Image: Bia Ventureli
Whatsapp
Facebook
Twitter
Instagram
Telegram

By JOSÉ RAIMUNDO TRINDADE & WESLEY PEREIRA DE OLIVEIRA*

The contradiction between economic and environmental sustainability, visible in the relationship between trade balance surpluses and the advance of deforestation

Over the last forty years, Brazil has become an agro-mineral export center, the country has taken a place in the international division of labor as a major producer of commodities and/or primary products, mainly soy, meat and iron ore.

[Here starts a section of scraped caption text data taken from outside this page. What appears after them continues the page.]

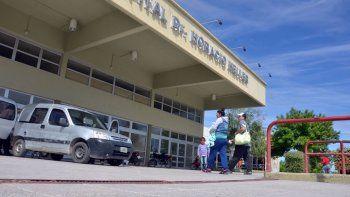 Un hombre apuñalado llegó solo en taxi al hospital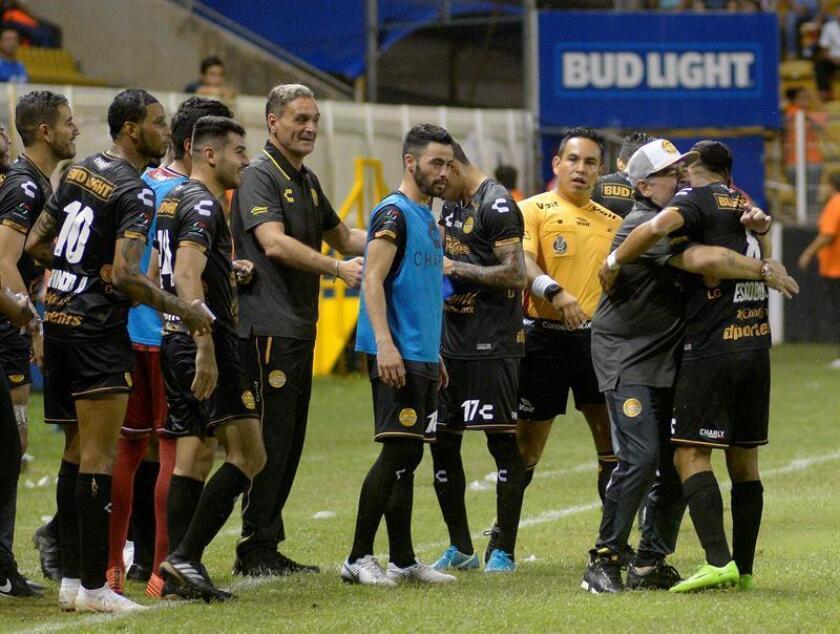 En la imagen, un registro de otra celebración del técnico de Dorados De Culiacán, Diego Armando Maradona (2i), con sus jugadores. EFE/Archivo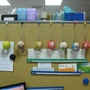 2010.05.25 辦公室裡的鑰匙圈拼圖.JPG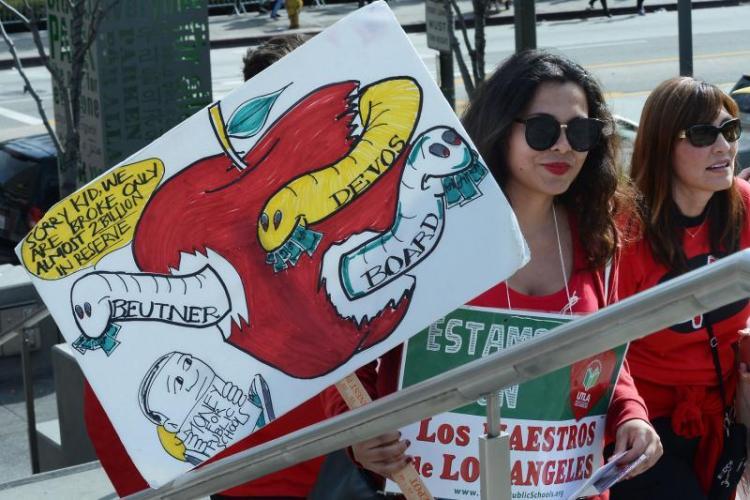 Texas  legislators  vote  for $5K  raise  for  teachers  as  strike  looms  in  Kentucky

The industrial segment, with some degree of added value, practically disappeared from the domestic product, today represents less than 9% of it.

In this context, the Amazon is relevant on the national scene as a region that exports primary products, with emphasis on products from mineral extraction (mainly iron ore), live cattle and, in the border zone with the Midwest, especially the contiguity area between Mato Grosso and Pará, soy production gains relevance.

The participation of exports from the Amazon region in the national export basket of basic products, considering how much the advance of a pattern of economic reproduction centered on neo-extractivism and primary specialization was nationally consolidated and, on the other hand, the relationship of this economic reality with environmental issues in the region deepen the contradiction between economic and environmental sustainability, clearly visible in the relationship between trade balance surpluses and the advance of deforestation in the Amazon.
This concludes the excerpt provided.